Alice glanced up, eyes coming to land on the man whose lap her legs were currently draped over. Such a domestic position, so unlike anything she had ever imagined herself doing, and yet with him it felt perfectly natural.
“Well you can ask,” she smiled coyly, one brow twitching slightly. “But I can’t guarantee an answer.” Even now, together and living by the coast, she couldn’t make it too easy for him. Given the low chuckle she received in response, he expected no less.
“When we first met,” John started, a small crease forming in his brow. “You said you’d matured very early. Sexually.”
“Yes, I did,” Alice nodded, recalling the conversation very well. How could she forget it? It had been in that very interview that John Luther had first caught her attention, though she could never have foreseen where that interest would take her.
Realising that she wasn’t going to say any more unless he prompted her, John continued on.
“What did you mean by that?” Though he was still frowning, there was a softness in his eyes. A genuine concern for her and whatever she may have been through. It was enough to set off a small fluttering in Alice’s chest, a feeling that had once been so foreign and yet had started to become frighteningly familiar in the time she had known John.
“Exactly what it sounds like,” she shrugged, her tone as casual as if she was responding to a question about the weather. John had broken through a lot of her walls, but there were still plenty still standing.

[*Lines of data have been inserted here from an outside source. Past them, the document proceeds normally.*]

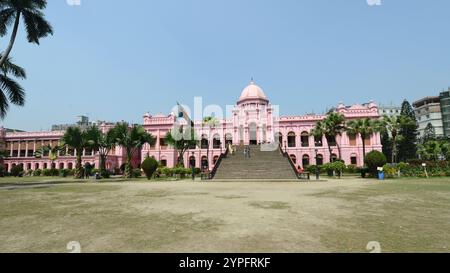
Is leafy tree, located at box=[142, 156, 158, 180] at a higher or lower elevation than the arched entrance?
lower

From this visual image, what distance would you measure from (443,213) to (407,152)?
198ft

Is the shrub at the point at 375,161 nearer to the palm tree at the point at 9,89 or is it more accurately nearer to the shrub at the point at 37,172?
the palm tree at the point at 9,89

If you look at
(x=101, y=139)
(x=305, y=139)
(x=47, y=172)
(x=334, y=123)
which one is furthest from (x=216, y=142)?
(x=47, y=172)

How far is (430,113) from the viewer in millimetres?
82188

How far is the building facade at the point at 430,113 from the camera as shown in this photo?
80062 millimetres

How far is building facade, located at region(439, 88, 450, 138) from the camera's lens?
77.2 m

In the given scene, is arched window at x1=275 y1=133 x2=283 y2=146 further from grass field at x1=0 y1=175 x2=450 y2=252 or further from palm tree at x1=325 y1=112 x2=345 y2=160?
grass field at x1=0 y1=175 x2=450 y2=252

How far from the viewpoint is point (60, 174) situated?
45.8 meters

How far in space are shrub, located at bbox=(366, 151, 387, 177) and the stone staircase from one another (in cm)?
805

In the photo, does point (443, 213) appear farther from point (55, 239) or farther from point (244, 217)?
point (55, 239)

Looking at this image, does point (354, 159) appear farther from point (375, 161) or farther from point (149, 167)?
point (149, 167)

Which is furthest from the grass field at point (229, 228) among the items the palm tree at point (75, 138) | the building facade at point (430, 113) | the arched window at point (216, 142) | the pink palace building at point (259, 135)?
the building facade at point (430, 113)

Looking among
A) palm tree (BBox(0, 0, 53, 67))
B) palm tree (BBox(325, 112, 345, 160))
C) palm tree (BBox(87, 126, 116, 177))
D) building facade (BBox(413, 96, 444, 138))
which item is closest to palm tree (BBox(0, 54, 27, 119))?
palm tree (BBox(0, 0, 53, 67))

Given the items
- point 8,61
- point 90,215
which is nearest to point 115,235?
point 90,215
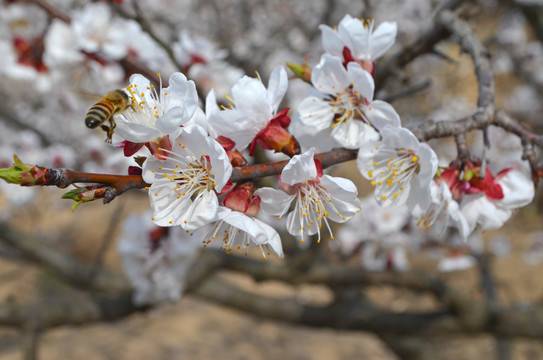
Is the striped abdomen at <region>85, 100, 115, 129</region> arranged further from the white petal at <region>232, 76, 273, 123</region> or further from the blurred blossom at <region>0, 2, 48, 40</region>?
the blurred blossom at <region>0, 2, 48, 40</region>

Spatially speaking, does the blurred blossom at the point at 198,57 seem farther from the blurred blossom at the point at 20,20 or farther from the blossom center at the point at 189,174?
the blurred blossom at the point at 20,20

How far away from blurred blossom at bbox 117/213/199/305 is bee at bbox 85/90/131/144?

“Alice.” Brown eyes locked on blue, silently asking her to say more. As much as John wanted to know the answer though, he wouldn’t push her. Whatever had happened, it was up to Alice to decide when she was ready to tell her story. Besides, he knew better than to try and force her hand. If she chose to brush the subject under the carpet he would accept it; the choice was entirely hers, and she knew that.
Alice remained quiet for a moment, her face a perfect, unreadable mask, concealing the thoughts running through her mind. Her expression didn’t change even as she glanced away, training her eyes on some object of nothingness in the corner of the room. The silence stretched on a beat longer before she spoke.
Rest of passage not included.